09 Junho 2016
No dia 12/5, junto com a decisão do Senado de afastar temporariamente a presidente Dilma Rousseff, o Brasil amanheceu com cinco novas Unidades de Conservação (UCs) no sul do estado do Amazonas. Com os decretos de criação do Parque Nacional (Parna) de Acari, das Florestas Nacionais (Flonas) de Urupadi e Aripuanã, da Reserva Biológica (Rebio) de Manicoré e da Área de Proteção Ambiental (APA) dos Campos de Manicoré, publicados no Diário Oficial da União, houve um acréscimo de 2,6 milhões de hectares em áreas para conservação na Amazônia Legal. A região tem agora 65,7 milhões de hectares protegidos por UCs federais, cerca de 13% de sua extensão total.
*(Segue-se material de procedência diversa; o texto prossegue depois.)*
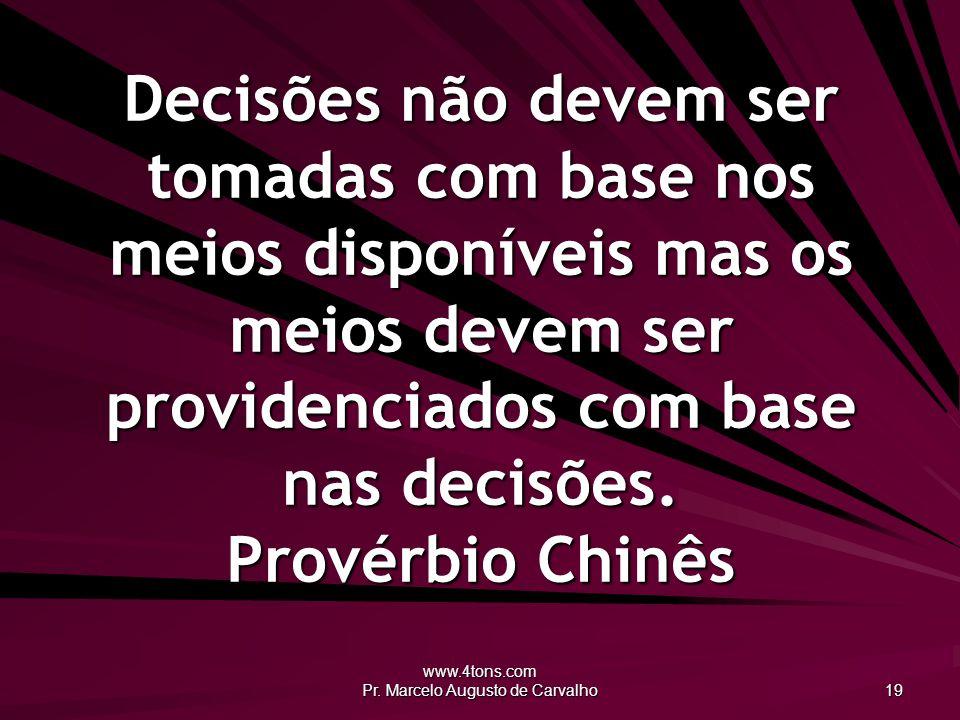 www.4tons.com Pr. Marcelo Augusto de Carvalho 19 Decisões não devem ser tomadas com base nos meios disponíveis mas os meios devem ser providenciados c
A reportagem é de Sílvia Futada e Marina Spindel, publicada por Instituto Socioambiental - ISA, 07-06-2016.
As cinco UCs localizam-se em uma região de grande importância ecológica, com espécies de árvores ameaçadas – como a castanheira-do-pará, cerejeira e mogno – e com um grande potencial para práticas sustentáveis. As novas UCs também complementam o grande escudo de áreas protegidas – localizado no norte do Mato Grosso, sul do Amazonas e do Pará – contra as frentes de expansão dos setores madeireiro, pecuarista e sojicultor.
Mas até que ponto essas medidas podem ser consideradas uma contribuição de um governo para a agenda socioambiental do país?
Em 21 anos, Dilma Rousseff foi a presidente que menos criou UCs federais. Mas, desde o seu primeiro mandato, ela não foi duramente criticada pelo movimento socioambiental só por isso: com uma arraigada e obsoleta visão desenvolvimentista, as políticas e ações de seu governo seguiram na linha da implantação de infraestrutura de grande impacto socioambiental, dependência de combustíveis fósseis e expansão da matriz energética, atropelando direitos territoriais de populações tradicionais e locais. Seu governo foi marcado pelo desmantelamento da legislação florestal brasileira no Congresso, resultado de anos de fortalecimento das alianças com a bancada ruralista.
Em continuidade ao balanço da política de ordenamento territorial do governo Dilma, esta semana o ISA analisa os dados sobre a criação de UCs no período. Para isso, especialistas e ambientalistas foram convidados a opinar sobre o que de fato o governo Dilma fez (e não fez) pelas UCs. (Veja a reportagem sobre Terras Indígenas, primeira da série, publicada na semana passada).
Criação de UCs
Em seis anos de governo Dilma, foram criadas 15 UCs federais: seis na Mata Atlântica, sendo cinco de proteção integral e uma de uso sustentável; e nove na Amazônia Legal, sendo três de proteção integral e seis de uso sustentável. As UCs criadas na Amazônia, no período, somam 3,5 milhões de hectares ou 95% da extensão total das áreas formalizadas por Dilma. Ela também oficializou uma Reserva de Desenvolvimento Sustentável (RDS) em Minas Gerais. (Confira todas nos placares).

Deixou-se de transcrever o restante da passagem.